Could you copy out the stretch from the line containing "How far does" through the line containing "What is the approximate", swapping "pick" for "choose" and leaving everything else unchanged?

— BEGIN AVAILABLE DATA —

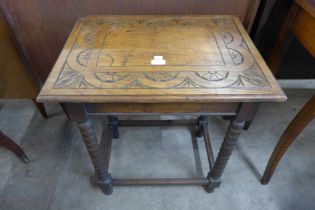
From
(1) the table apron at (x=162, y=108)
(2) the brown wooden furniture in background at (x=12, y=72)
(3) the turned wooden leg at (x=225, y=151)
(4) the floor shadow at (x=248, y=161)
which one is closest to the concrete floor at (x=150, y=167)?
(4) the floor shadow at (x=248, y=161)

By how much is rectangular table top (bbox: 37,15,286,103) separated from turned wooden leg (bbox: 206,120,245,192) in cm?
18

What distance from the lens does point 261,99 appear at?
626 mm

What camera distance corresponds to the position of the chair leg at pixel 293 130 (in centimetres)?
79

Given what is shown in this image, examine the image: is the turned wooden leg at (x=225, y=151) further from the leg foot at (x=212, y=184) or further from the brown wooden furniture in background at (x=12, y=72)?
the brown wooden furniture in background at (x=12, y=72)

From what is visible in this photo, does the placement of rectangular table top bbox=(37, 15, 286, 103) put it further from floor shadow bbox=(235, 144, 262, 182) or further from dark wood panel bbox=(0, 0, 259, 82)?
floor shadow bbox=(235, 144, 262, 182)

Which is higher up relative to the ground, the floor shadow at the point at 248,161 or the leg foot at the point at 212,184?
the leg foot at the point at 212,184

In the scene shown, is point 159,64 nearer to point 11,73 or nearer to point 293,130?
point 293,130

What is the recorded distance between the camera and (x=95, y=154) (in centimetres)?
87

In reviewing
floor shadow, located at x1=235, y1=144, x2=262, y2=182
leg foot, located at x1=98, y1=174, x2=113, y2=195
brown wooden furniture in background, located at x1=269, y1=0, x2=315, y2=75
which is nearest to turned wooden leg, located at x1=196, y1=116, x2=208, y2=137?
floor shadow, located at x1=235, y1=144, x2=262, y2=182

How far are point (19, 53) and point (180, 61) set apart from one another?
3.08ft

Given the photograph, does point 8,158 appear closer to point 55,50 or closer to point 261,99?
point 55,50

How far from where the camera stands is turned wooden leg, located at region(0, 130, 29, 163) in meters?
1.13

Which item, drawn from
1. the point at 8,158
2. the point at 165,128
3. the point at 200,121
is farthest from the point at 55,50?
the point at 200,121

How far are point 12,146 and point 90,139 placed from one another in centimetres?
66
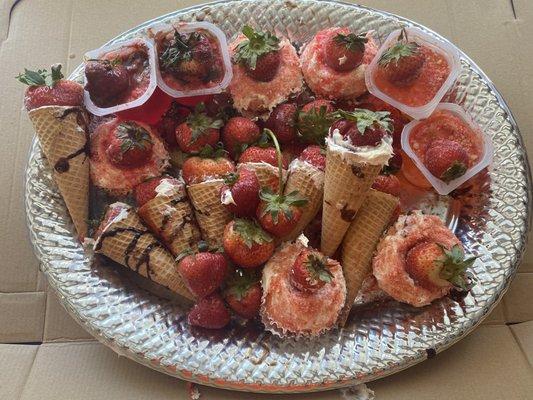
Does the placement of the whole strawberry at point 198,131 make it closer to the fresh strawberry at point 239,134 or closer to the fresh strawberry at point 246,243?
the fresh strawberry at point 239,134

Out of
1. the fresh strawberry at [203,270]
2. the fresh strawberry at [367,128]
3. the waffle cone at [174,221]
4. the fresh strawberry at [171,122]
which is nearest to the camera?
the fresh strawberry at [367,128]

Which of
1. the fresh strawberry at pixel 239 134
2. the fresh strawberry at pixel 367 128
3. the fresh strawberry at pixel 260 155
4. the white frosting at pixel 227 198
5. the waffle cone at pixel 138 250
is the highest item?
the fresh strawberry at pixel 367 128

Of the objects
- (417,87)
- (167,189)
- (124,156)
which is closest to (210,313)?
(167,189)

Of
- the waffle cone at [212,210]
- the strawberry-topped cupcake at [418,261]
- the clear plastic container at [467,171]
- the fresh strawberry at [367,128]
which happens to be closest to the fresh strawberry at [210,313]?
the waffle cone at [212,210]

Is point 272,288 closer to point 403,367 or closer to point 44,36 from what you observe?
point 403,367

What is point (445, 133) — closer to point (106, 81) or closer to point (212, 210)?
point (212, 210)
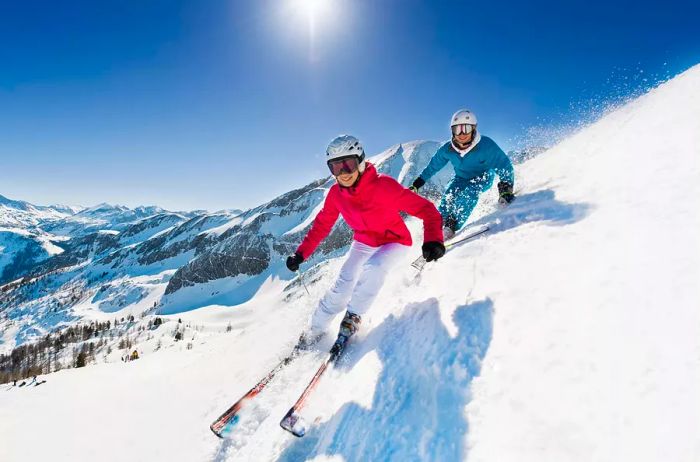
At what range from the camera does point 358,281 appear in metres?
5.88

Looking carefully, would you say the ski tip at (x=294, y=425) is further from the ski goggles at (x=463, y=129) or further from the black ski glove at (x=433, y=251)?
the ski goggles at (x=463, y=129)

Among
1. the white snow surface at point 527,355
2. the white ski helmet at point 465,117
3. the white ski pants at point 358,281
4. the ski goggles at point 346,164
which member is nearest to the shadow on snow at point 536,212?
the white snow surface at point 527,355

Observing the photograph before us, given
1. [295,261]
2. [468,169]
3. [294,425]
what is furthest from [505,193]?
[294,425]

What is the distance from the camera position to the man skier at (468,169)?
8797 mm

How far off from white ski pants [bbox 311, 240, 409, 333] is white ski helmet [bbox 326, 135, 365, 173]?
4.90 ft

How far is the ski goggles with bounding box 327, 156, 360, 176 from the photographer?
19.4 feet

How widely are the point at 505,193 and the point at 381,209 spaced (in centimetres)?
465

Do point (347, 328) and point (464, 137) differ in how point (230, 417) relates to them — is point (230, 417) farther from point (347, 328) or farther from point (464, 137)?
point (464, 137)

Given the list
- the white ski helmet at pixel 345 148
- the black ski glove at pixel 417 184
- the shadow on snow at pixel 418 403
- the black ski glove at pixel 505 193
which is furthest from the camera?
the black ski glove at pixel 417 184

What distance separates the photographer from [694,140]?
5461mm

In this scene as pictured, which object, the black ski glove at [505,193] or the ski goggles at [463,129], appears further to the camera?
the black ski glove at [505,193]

— END AVAILABLE DATA —
— BEGIN AVAILABLE DATA —

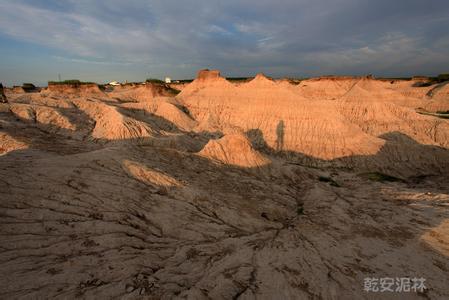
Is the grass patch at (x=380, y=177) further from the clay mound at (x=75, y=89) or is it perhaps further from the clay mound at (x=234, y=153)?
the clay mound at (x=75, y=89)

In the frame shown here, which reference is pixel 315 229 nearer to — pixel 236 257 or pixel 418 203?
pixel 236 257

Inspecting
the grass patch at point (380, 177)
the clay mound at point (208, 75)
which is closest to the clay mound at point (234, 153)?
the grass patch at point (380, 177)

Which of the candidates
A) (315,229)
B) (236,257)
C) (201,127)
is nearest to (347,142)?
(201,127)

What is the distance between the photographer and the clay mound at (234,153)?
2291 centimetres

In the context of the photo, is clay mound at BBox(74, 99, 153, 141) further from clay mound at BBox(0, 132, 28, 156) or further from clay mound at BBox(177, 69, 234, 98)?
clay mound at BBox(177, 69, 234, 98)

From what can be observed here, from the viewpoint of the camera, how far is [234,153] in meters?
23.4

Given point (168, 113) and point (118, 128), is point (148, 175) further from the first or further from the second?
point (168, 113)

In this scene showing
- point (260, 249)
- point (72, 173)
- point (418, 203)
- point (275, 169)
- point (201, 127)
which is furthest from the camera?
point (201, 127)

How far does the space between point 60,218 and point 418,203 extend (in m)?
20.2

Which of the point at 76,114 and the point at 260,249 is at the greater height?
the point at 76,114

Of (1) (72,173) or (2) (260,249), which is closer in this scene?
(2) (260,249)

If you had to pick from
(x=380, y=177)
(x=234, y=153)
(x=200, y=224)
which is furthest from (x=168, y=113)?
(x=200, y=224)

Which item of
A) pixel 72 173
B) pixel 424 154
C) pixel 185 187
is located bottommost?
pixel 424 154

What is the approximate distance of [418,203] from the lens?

— END AVAILABLE DATA —

> RESULT
How far does the space between point 60,218 and point 418,203 extend (in m)?
20.2

Which of the point at 76,114 and the point at 260,249 is at the greater height?
the point at 76,114

Of (1) (72,173) or (2) (260,249), which is closer in this scene?
(2) (260,249)

If you had to choose from
(x=380, y=177)
(x=234, y=153)
(x=200, y=224)
which is furthest from (x=168, y=113)?
(x=200, y=224)

Which item of
A) pixel 72 173
B) pixel 424 154
C) pixel 185 187
is located bottommost?
pixel 424 154

What is the approximate distance of [418,203] from the lens?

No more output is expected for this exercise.